== GEGEVEN TEKST ==

Welk deel van de voor Nederland bestemde zendingen wordt door PostNL afgehandeld, aangezien volgens het door u genoemde persbericht sprake is van een belangrijk deel? 2)

6

Is PostNL, ongeacht het feit dat sprake is van een commercieel contract, bereid toe te lichten hoeveel zij gemiddeld ontvangt voor de distributie van een zending van Alibaba/AliExpress en in hoeverre de vergoeding proportioneel is in relatie de gemaakte kosten, aangezien enkel wordt vermeld dat de vergoeding positief bijdraagt aan het resultaat van PostNL?

7

Welke inhoudelijke mededelingen kunt u doen over de uit het Wereldpostunie Verdrag voortvloeiende afspraken tussen PostNL en China Post? Kunt u, indien deze afspraken vertrouwelijk zijn, toelichten hoe of in hoeverre de Nederlandse overheid de inhoud en de mate van overeenstemming met de afspraken binnen de Wereldpostunie kan verifiëren en monitoren?

8

Hoe vaak is sprake geweest van strafrechtelijke onderzoeken op het gebied van vervalsing of inbreuk op merkrecht, zoals beschreven in het antwoord op vraag vier, en hoe vaak is er opgetreden?

9

In hoeverre hebben Nederland of de Europese Unie (EU) gebruik gemaakt van de mogelijkheid binnen de Wereldhandelsorganisatie (WTO) om nadere afspraken te maken of signalen af te geven over inbreuk op rechten, al dan niet specifiek in relatie tot China?

===
== INVOERRIJEN ==

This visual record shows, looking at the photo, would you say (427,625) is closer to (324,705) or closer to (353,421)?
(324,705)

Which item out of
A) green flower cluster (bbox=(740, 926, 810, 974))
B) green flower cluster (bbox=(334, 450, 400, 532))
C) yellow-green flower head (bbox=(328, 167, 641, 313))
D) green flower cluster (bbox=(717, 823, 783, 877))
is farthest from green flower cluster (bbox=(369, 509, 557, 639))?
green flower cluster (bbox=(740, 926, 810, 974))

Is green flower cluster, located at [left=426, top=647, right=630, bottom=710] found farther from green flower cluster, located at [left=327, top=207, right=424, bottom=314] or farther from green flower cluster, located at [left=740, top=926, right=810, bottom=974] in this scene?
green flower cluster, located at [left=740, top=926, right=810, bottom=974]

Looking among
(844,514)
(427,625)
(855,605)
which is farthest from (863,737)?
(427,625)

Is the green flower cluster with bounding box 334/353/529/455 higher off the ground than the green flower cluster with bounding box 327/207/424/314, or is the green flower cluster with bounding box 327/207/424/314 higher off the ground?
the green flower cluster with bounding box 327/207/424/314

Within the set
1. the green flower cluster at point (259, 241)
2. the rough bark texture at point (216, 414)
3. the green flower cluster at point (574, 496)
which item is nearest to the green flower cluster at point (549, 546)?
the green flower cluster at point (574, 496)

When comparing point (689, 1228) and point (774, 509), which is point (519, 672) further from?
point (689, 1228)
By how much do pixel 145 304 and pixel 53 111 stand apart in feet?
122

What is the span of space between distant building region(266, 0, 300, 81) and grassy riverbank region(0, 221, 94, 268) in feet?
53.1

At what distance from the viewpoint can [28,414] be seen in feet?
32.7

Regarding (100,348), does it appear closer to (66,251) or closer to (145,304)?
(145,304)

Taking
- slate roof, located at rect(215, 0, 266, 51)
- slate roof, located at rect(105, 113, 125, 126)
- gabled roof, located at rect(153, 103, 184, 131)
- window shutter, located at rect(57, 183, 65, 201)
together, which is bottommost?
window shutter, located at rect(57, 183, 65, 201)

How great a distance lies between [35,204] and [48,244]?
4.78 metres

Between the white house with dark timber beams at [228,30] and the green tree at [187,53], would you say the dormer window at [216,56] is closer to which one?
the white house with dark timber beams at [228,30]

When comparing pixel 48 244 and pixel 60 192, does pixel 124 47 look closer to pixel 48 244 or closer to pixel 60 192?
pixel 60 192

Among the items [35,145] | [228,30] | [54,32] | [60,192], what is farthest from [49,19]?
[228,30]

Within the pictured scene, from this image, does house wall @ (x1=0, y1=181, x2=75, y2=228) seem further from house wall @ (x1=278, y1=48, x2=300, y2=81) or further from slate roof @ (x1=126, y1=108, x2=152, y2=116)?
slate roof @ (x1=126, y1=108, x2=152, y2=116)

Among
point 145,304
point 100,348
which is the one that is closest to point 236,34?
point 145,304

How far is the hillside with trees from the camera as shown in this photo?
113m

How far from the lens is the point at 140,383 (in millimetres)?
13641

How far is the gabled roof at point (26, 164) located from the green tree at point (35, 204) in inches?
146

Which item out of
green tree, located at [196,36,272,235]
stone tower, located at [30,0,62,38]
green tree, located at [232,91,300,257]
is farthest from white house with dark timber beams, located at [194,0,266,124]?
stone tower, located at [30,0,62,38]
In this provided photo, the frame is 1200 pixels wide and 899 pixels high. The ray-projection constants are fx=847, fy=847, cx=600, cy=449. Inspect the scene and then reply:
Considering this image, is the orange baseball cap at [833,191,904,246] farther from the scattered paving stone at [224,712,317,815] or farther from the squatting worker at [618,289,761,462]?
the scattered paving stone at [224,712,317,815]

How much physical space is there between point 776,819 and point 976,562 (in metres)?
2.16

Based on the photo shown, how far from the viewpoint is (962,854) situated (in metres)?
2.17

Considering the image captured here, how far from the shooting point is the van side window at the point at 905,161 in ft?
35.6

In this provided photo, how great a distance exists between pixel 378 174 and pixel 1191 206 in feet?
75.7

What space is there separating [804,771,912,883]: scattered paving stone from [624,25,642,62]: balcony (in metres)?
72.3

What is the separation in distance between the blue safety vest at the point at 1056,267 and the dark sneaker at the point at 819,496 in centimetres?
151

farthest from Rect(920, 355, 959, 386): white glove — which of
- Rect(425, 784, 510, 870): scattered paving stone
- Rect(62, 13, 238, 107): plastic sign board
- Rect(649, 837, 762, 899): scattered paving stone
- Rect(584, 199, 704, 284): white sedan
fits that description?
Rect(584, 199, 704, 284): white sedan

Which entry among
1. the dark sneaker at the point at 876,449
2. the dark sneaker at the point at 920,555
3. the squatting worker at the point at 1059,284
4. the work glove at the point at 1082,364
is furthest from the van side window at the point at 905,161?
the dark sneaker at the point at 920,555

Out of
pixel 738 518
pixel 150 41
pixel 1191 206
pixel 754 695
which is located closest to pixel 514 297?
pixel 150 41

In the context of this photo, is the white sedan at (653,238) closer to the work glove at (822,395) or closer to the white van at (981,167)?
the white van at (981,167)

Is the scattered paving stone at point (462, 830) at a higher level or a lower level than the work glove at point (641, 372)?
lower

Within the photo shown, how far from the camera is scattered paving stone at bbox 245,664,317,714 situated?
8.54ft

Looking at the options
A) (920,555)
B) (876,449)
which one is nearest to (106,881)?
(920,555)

===

> [OPDRACHTEN]
(1) Geef uit de gegeven tekst letterlijk het gedeelte weer van "Hoe vaak is sprake" tot en met "is er opgetreden?".
(2) Geef alleen het deel van de lijst vanaf de regel met "When comparing point" tot en met de regel met "4.78 metres" weer als CSV met de twee kolommen "invoer" en "uitvoer", met één rij per invoer. Plaats de tekst en de bijbehorende uitkomst elk in één veld tussen aanhalingstekens, waarbij regeleinden door spaties worden vervangen.
De lijst houdt geen enkel verband met de gegeven tekst.

> [UITWERKINGEN]
(1)
Hoe vaak is sprake geweest van strafrechtelijke onderzoeken op het gebied van vervalsing of inbreuk op merkrecht, zoals beschreven in het antwoord op vraag vier, en hoe vaak is er opgetreden?

(2)
invoer,uitvoer
"When comparing point (689, 1228) and point (774, 509), which is point (519, 672) further from?","point (689, 1228)"
"By how much do pixel 145 304 and pixel 53 111 stand apart in feet?","122"
"What is the span of space between distant building region(266, 0, 300, 81) and grassy riverbank region(0, 221, 94, 268) in feet?","53.1"
"At what distance from the viewpoint can [28,414] be seen in feet?","32.7"
"Regarding (100,348), does it appear closer to (66,251) or closer to (145,304)?","(145,304)"
"Taking - slate roof, located at rect(215, 0, 266, 51) - slate roof, located at rect(105, 113, 125, 126) - gabled roof, located at rect(153, 103, 184, 131) - window shutter, located at rect(57, 183, 65, 201) together, which is bottommost?","window shutter, located at rect(57, 183, 65, 201)"
"How great a distance lies between [35,204] and [48,244]?","4.78 metres"